### Work required
Among the lines below, return each one that contains the word "integrity".

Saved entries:

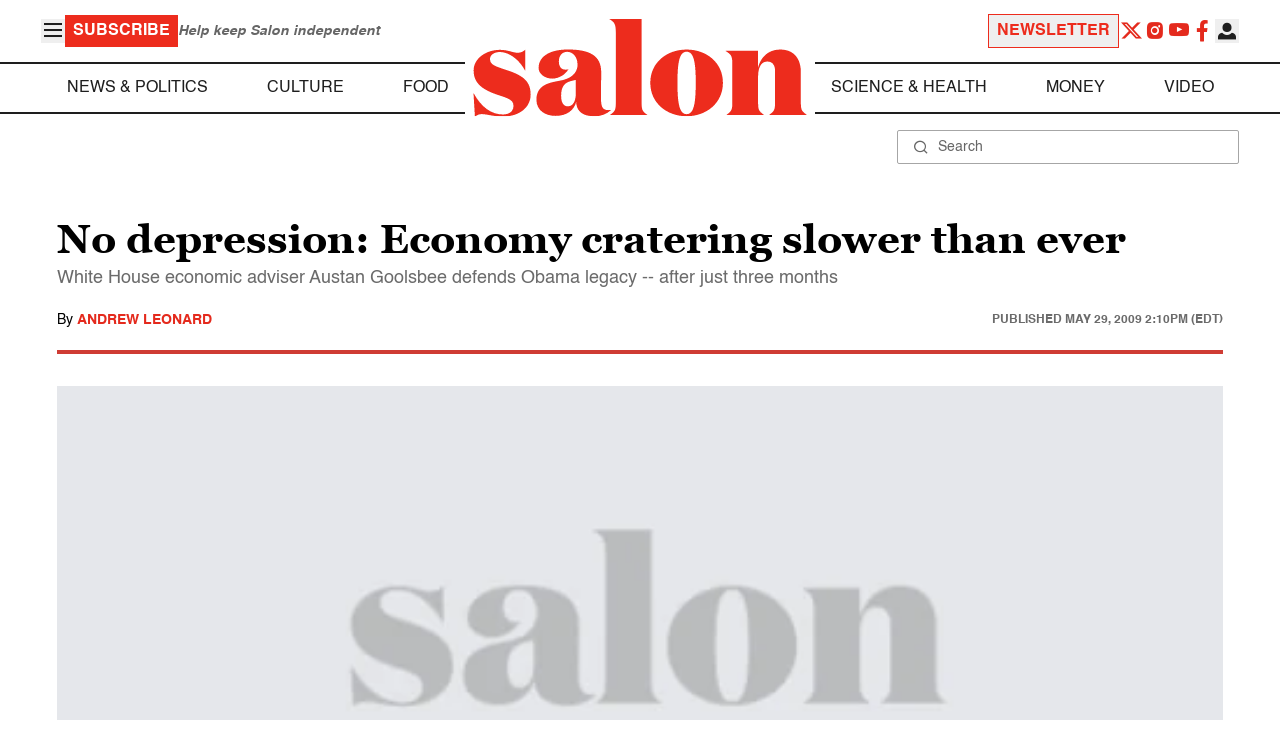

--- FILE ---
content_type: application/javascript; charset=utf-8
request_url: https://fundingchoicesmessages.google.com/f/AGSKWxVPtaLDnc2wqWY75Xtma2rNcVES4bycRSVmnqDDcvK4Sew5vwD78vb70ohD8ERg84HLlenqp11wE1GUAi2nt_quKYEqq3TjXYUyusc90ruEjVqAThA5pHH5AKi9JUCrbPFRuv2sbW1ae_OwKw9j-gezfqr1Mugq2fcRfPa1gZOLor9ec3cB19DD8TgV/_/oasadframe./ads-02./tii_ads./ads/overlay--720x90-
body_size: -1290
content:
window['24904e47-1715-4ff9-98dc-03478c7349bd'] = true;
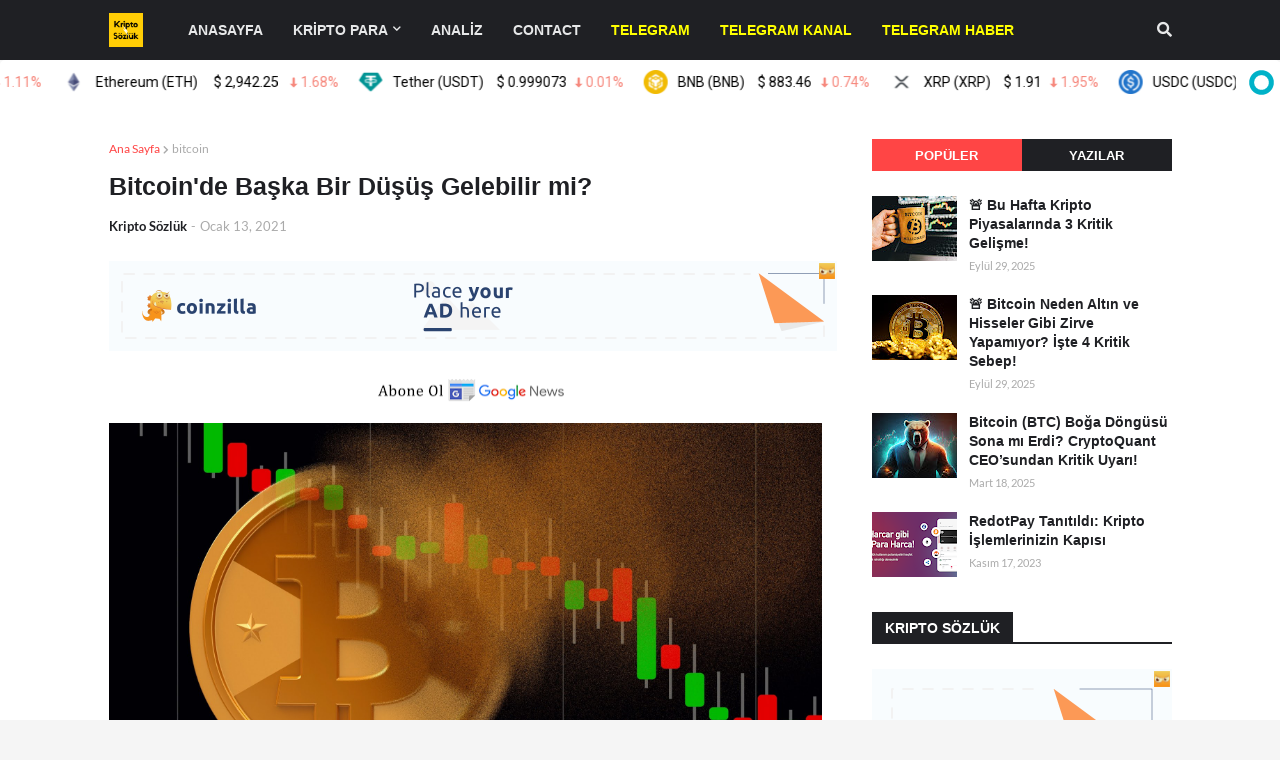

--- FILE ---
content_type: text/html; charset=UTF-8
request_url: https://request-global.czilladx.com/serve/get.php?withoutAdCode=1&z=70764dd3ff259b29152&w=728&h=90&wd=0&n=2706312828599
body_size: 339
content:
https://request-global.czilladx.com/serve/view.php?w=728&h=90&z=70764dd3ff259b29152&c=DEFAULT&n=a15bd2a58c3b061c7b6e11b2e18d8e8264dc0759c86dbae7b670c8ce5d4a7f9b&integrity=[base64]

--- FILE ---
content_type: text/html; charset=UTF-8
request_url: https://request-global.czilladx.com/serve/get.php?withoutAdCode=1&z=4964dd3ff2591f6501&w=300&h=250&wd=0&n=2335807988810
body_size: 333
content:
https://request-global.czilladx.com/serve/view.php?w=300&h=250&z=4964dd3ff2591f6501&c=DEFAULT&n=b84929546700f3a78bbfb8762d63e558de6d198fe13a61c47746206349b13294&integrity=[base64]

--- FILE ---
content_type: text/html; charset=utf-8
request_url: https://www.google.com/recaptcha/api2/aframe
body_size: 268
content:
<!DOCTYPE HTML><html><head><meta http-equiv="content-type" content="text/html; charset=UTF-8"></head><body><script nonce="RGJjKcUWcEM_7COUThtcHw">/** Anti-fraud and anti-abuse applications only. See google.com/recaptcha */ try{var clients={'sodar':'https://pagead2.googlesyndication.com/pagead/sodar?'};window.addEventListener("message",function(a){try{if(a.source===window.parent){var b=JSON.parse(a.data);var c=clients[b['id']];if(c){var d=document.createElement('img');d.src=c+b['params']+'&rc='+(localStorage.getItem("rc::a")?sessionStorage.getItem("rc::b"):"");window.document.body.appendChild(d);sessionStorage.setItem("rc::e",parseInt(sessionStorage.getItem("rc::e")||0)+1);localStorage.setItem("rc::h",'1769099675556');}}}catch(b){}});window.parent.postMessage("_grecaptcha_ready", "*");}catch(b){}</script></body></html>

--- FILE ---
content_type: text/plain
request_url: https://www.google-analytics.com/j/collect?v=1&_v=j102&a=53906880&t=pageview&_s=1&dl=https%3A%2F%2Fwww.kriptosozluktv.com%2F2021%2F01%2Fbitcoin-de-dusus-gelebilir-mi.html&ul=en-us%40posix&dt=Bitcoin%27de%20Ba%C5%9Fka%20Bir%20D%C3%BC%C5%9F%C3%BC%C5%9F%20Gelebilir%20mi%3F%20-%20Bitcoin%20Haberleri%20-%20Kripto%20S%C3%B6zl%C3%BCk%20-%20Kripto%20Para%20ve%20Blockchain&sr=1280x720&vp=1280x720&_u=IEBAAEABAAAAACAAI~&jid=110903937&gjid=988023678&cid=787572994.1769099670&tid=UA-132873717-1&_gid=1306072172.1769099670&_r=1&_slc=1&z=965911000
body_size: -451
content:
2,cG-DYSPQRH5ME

### Answer to this exercise
https://request-global.czilladx.com/serve/view.php?w=728&h=90&z=70764dd3ff259b29152&c=DEFAULT&n=a15bd2a58c3b061c7b6e11b2e18d8e8264dc0759c86dbae7b670c8ce5d4a7f9b&integrity=[base64]
https://request-global.czilladx.com/serve/view.php?w=300&h=250&z=4964dd3ff2591f6501&c=DEFAULT&n=b84929546700f3a78bbfb8762d63e558de6d198fe13a61c47746206349b13294&integrity=[base64]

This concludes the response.